*Document passage*:

# Nurburgring photos



## Nick-ST (Mar 4, 2013)

Now I know a lot won't want to post photos from the Nurburgring for various reasons however I thought it might be of interest to some. Feel free to post your favourite photos of your cars at the famous green hell. Having been there several times I would recommend it to anyone who is mad about cars!

Here are some of my favourites from over the years


----------



## Nick-ST (Mar 4, 2013)

Just found a couple more from my first ever trip


----------



## MDC250 (Jan 4, 2014)

Always wanted to go, promised myself I would make it over for a milestone birthday...but failed 

Looks so much fun.


----------



## kingswood (Jun 23, 2016)

would love to go.......what about a DW Trip in September?!

Nick - how did you do it? ferry or train?


----------



## nbray67 (Mar 22, 2012)

What's the best car you've driven around there Nick from those that you have driven?

I'm gonna guess the RS was the best but I know how much you love your ST's.


----------



## pt1 (Feb 8, 2014)

Who took the photos? 

Sent from my CLT-L09 using Tapatalk


----------



## MDC250 (Jan 4, 2014)

kingswood said:


> would love to go.......what about a DW Trip in September?!
> 
> Nick - how did you do it? ferry or train?


Not sure if still available but few times we've driven over to Disney Paris we went over by Chunnel. Could use Tesco Clubcard Vouchers with some double or triple up in value. Cost £50 odd in cash each time for return trip which I thought was decent. I always thought that's the way I'd do it with a stopover on the way.


----------



## Nick-ST (Mar 4, 2013)

MDC250 said:


> Always wanted to go, promised myself I would make it over for a milestone birthday...but failed
> 
> Looks so much fun.


You should 100% do it!



kingswood said:


> would love to go.......what about a DW Trip in September?!
> 
> Nick - how did you do it? ferry or train?


Funny you should say about a trip in September I am actually planning on going. Let me know if you want to come along. We are always open to have more people come! Have tried to arrange trips on other forums in the past but people always just say they're interested until it actually comes to paying!

We have been via various ways in the past. Our personal favourite and how we go each time now is to go via the Harwich to Holland overnight ferry. We are all within a 30minute drive of Harwich and then it is only a few hours to Nurburg from the Dutch ferry terminal. Yes the ferry costs a bit more but the saving in fuel normally counteracts that, unless you have a car that can do decent MPG :lol:

Plus it is always a good social to meet and greet over a few beers on the ferry :thumb:

Let me know if you're interested!

*Dataset section*:
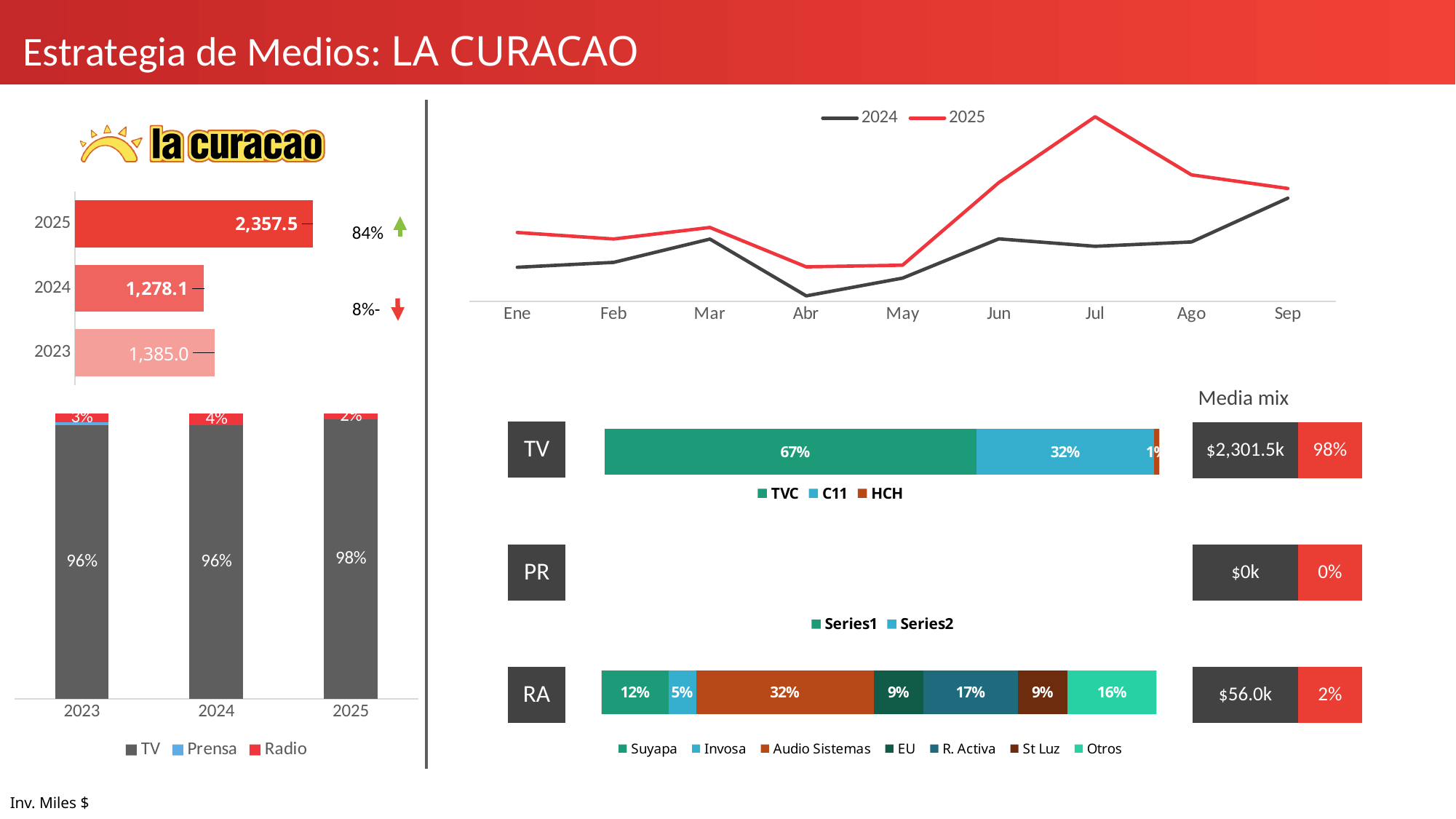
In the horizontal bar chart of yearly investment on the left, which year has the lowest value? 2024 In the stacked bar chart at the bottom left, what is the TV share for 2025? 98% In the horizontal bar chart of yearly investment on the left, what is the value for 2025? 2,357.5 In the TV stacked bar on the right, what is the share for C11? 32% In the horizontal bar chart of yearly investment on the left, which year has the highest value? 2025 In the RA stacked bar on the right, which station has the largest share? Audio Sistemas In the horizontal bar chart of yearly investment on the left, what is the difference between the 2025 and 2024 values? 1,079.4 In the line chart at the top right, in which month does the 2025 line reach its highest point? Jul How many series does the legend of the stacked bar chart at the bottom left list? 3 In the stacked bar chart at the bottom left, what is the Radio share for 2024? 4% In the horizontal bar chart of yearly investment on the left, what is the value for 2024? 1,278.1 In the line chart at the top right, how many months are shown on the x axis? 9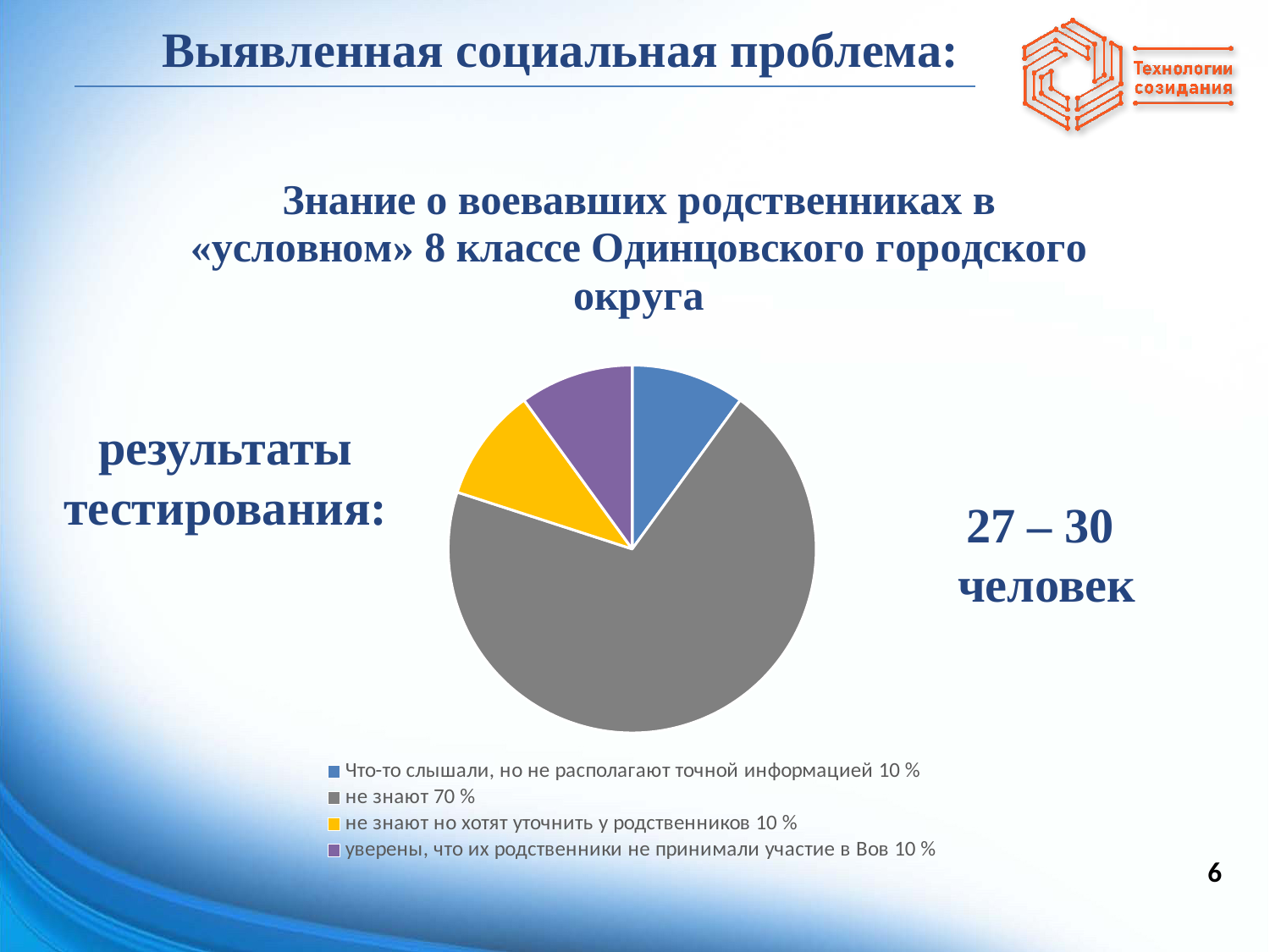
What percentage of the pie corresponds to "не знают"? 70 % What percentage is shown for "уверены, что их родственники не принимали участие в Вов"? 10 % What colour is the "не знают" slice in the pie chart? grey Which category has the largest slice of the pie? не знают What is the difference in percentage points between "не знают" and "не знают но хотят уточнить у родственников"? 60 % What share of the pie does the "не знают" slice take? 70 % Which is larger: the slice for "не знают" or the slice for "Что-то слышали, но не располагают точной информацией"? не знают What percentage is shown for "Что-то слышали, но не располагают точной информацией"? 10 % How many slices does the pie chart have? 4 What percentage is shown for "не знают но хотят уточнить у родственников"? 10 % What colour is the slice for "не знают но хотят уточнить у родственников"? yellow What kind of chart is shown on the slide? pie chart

*Directions*:
a - In the Nurburgring thread, which route does Nick-ST's group now take to get there each time?
b - Summarize the Nurburgring thread in two sentences.

*Exercise results*:
a - The Harwich to Holland overnight ferry.

b - Nick-ST invites members to post favorite photos of their cars at the Nurburgring, recommends the track to anyone mad about cars, and is asked about travel and the best car he has driven there. Replying that he is planning a September trip and welcomes others, he explains that his group prefers the Harwich to Holland overnight ferry, while MDC250 suggests the Chunnel, which cost about £50 return using Tesco Clubcard vouchers.